» **DOCUMENT SECTION**:

Better point out that the rest of the site is somewhat different, and not what I'm linking to, or defining as reality, although interesting. :) But the page referred too is as far as I understand perfectly correct.
==

So a 'single electron' refuse to radiate. How about putting several such atoms together. Would it radiate then? Nah, I don't think so. Radiation is about 'change' and 'energy expended' to me. Do you agree?
==

Maybe the next step should be to define what make something 'electro magnetic'?

As I understands it that come from the idea of charged particles "like 'negative' electrons and 'positive' protons. Without these charged particles, there can be no electric force fields and thus no electromagnetic waves." Here.

So what was a charge? There it becomes weird again, we have two definitions coexisting as I see it. One is what we call charges normally, observing them as 'whole' quantity's, the other also correct but there consisting of fractional quantity's of 'charge', also called 'quasi particles'. Here.

"In physics, a charge may refer to one of many different quantities, such as the electric charge in electromagnetism or the color charge in quantum chromodynamics. Charges are associated with conserved quantum numbers.

More abstractly, a charge is any generator of a continuous symmetry of the physical system under study.

When a physical system has a symmetry of some sort, Noether's theorem implies the existence of a conserved current. The thing that "flows" in the current is the "charge", the charge is the generator of the (local) symmetry group. This charge is sometimes called the Noether charge.

Thus, for example, the electric charge is the generator of the U(1) symmetry of electromagnetism. The conserved current is the electric current.

In the case of local, dynamical symmetries, associated with every charge is a gauge field; when quantized, the gauge field becomes a gauge boson. The charges of the theory "radiate" the gauge field. Thus, for example, the gauge field of electromagnetism is the electromagnetic field; and the gauge boson is the photon.

(Records from a collection)
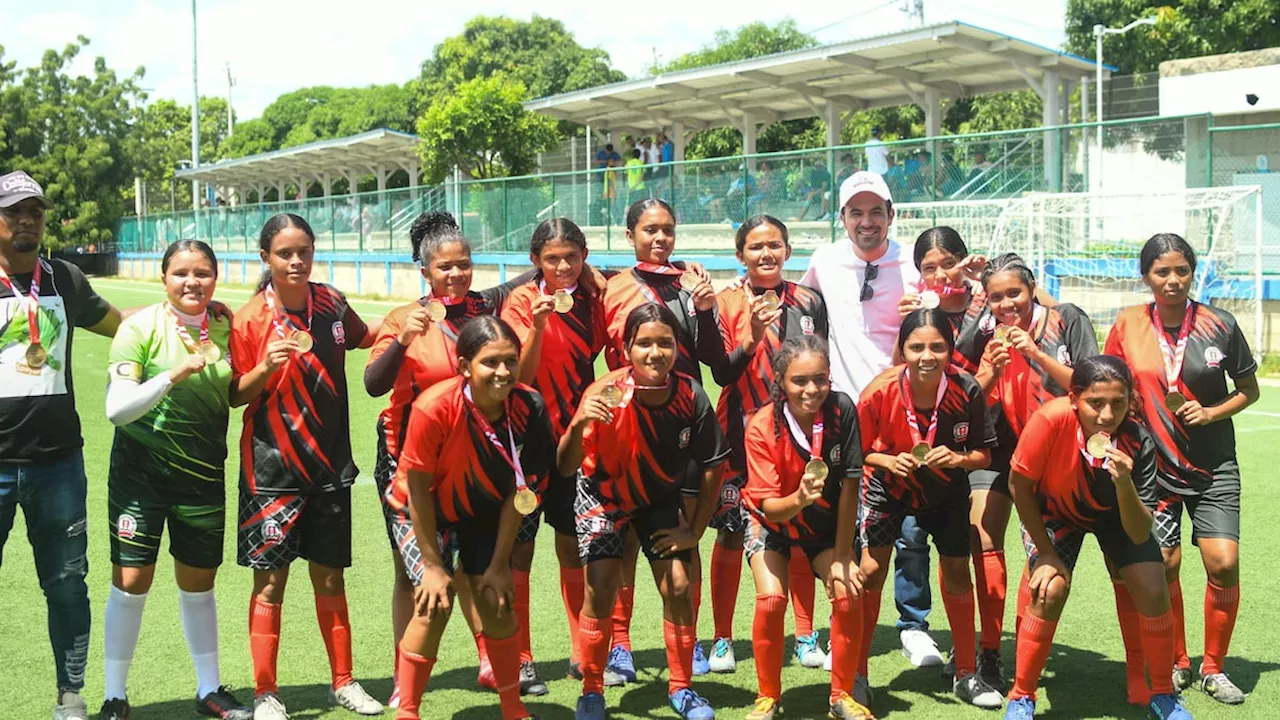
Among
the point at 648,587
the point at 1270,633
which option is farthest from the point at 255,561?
the point at 1270,633

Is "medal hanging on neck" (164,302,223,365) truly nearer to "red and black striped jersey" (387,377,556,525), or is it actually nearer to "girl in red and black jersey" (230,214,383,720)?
"girl in red and black jersey" (230,214,383,720)

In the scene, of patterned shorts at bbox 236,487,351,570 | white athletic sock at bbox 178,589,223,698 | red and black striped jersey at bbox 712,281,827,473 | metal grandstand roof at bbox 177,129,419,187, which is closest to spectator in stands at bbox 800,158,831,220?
red and black striped jersey at bbox 712,281,827,473

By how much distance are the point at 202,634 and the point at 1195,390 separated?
4.20 meters

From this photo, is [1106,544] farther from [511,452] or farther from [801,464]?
[511,452]

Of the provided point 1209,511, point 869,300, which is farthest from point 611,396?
point 1209,511

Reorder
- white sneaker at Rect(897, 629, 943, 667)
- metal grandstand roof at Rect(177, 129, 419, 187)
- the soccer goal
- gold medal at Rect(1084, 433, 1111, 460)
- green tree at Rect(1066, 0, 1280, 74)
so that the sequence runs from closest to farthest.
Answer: gold medal at Rect(1084, 433, 1111, 460) < white sneaker at Rect(897, 629, 943, 667) < the soccer goal < green tree at Rect(1066, 0, 1280, 74) < metal grandstand roof at Rect(177, 129, 419, 187)

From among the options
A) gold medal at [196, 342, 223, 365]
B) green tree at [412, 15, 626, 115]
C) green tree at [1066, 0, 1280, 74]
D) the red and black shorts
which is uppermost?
green tree at [412, 15, 626, 115]

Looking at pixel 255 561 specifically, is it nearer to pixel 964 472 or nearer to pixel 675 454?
pixel 675 454

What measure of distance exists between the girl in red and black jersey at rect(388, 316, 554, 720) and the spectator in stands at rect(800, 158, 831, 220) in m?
15.9

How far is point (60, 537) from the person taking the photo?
4.80m

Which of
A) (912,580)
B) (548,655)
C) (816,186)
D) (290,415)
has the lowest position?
(548,655)

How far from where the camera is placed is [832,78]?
24578 millimetres

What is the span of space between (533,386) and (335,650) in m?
1.37

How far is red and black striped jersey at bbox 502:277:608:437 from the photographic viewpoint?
5.38 metres
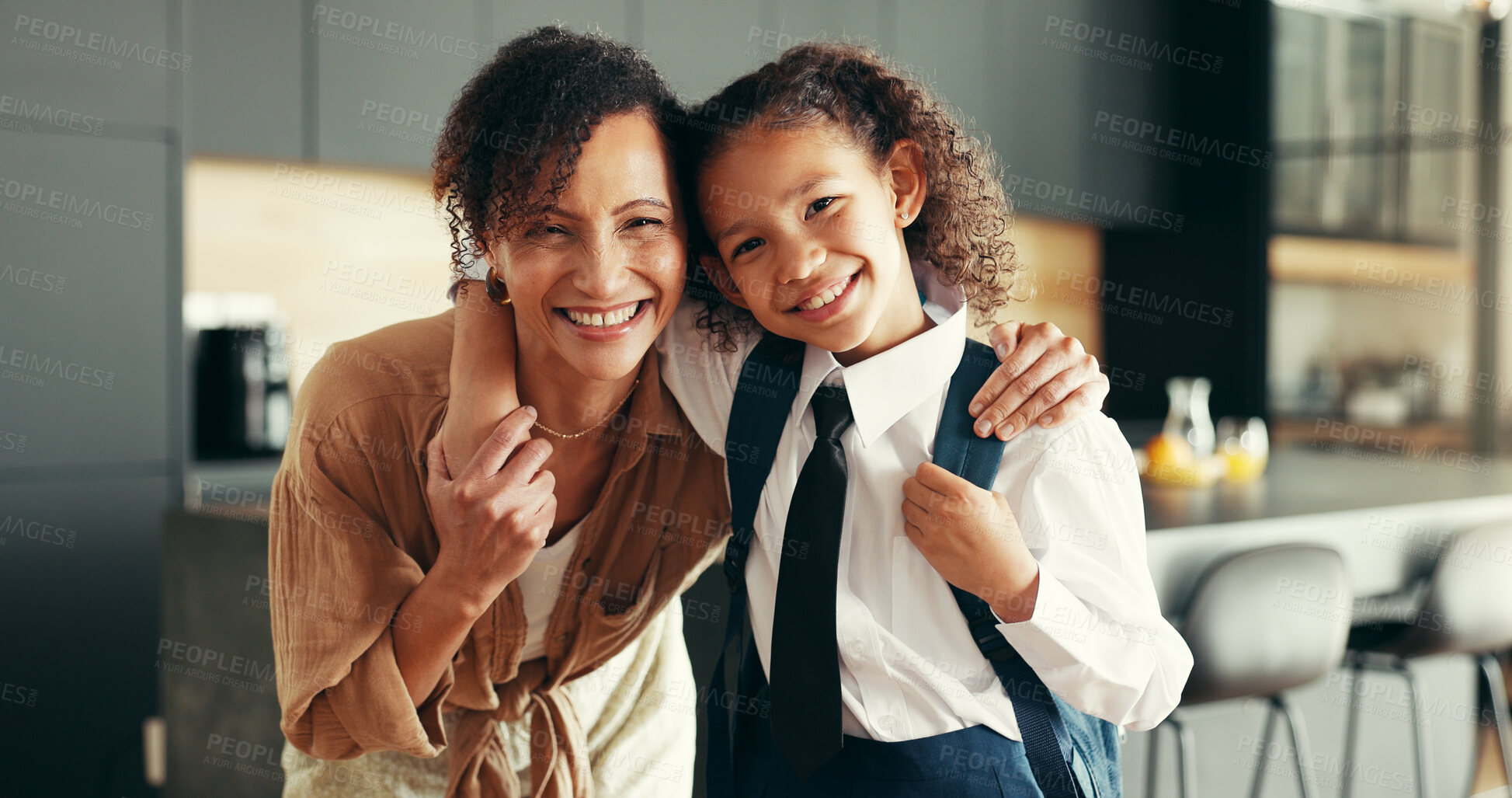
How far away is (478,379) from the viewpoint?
1053 mm

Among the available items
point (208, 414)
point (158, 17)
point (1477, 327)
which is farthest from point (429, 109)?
point (1477, 327)

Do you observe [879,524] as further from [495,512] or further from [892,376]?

» **WORK TO DO**: Print everything in the forum thread about charge and radiation, from "More abstractly, a" down to "is the photon.". This material was drawn from a separate source.

» **WRITTEN RESPONSE**:
More abstractly, a charge is any generator of a continuous symmetry of the physical system under study.

When a physical system has a symmetry of some sort, Noether's theorem implies the existence of a conserved current. The thing that "flows" in the current is the "charge", the charge is the generator of the (local) symmetry group. This charge is sometimes called the Noether charge.

Thus, for example, the electric charge is the generator of the U(1) symmetry of electromagnetism. The conserved current is the electric current.

In the case of local, dynamical symmetries, associated with every charge is a gauge field; when quantized, the gauge field becomes a gauge boson. The charges of the theory "radiate" the gauge field. Thus, for example, the gauge field of electromagnetism is the electromagnetic field; and the gauge boson is the photon.